» **Exercise details**:
Find the lines below holding the word "States" and copy each of them.

» **Data**:
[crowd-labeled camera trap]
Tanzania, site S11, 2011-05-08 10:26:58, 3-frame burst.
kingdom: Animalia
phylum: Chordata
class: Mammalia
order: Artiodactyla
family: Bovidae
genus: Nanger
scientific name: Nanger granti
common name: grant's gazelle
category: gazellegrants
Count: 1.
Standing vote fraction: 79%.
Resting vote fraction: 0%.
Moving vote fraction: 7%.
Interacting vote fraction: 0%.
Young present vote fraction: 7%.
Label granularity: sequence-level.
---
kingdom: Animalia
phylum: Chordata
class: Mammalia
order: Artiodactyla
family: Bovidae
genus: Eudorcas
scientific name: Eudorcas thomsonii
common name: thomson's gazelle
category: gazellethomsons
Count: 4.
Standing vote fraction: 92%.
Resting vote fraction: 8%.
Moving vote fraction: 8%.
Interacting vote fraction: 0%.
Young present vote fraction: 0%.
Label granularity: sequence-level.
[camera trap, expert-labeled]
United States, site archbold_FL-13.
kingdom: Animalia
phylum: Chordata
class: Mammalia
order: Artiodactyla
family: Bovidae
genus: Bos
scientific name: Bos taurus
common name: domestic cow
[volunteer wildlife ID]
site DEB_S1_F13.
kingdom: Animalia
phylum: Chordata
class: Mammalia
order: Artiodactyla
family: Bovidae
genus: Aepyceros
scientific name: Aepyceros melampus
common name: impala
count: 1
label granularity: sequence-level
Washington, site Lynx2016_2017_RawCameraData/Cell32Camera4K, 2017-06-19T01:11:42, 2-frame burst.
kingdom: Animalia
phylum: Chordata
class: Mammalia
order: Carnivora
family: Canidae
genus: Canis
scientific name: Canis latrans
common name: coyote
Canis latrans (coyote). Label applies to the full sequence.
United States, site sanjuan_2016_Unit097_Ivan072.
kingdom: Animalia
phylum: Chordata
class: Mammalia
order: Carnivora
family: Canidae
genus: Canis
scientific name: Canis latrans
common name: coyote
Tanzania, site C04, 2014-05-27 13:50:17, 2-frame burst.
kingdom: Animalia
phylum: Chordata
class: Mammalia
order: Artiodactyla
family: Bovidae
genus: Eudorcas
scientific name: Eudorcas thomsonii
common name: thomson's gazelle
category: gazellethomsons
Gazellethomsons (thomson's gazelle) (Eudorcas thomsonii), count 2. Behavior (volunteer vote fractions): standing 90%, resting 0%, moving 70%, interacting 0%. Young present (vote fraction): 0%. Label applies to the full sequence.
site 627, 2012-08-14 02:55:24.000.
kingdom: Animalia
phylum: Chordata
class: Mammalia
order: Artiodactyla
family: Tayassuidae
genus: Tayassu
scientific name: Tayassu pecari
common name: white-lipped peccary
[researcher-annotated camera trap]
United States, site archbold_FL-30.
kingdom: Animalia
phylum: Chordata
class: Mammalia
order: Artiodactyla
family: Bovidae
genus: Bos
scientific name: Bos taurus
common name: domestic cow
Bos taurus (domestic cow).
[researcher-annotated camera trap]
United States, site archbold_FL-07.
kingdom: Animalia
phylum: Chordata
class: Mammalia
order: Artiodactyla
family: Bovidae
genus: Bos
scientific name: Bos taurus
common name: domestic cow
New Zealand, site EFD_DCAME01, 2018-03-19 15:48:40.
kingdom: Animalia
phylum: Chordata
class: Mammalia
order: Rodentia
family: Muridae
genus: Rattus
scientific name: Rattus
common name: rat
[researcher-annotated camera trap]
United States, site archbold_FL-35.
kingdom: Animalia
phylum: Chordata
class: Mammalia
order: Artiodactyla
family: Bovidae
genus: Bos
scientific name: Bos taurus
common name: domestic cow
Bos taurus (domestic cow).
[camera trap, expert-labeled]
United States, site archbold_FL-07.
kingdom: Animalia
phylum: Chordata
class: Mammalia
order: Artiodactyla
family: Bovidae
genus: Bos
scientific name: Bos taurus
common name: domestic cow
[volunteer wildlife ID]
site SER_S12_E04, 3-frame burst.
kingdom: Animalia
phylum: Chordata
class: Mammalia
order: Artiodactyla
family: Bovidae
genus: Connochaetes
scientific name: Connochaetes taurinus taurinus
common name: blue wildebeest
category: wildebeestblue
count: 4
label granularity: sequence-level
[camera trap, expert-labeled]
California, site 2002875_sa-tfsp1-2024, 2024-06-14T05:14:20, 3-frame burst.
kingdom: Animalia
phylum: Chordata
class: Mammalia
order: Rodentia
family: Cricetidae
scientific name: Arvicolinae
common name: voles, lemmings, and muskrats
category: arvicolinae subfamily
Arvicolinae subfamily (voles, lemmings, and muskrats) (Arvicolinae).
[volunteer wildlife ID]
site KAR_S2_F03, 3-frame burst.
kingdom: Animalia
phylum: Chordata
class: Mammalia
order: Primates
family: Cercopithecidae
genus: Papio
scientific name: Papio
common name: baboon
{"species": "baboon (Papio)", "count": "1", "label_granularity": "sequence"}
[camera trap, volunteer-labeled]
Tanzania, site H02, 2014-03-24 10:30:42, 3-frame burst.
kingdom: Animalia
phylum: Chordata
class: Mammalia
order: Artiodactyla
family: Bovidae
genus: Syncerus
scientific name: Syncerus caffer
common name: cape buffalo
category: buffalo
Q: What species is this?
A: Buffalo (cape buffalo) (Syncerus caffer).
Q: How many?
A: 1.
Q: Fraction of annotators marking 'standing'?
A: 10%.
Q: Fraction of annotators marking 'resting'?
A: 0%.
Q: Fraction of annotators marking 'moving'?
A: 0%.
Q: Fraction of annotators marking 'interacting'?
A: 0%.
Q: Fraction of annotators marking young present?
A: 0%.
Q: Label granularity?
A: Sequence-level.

» **Task solution**:
United States, site archbold_FL-13.
United States, site sanjuan_2016_Unit097_Ivan072.
United States, site archbold_FL-30.
United States, site archbold_FL-07.
United States, site archbold_FL-35.
United States, site archbold_FL-07.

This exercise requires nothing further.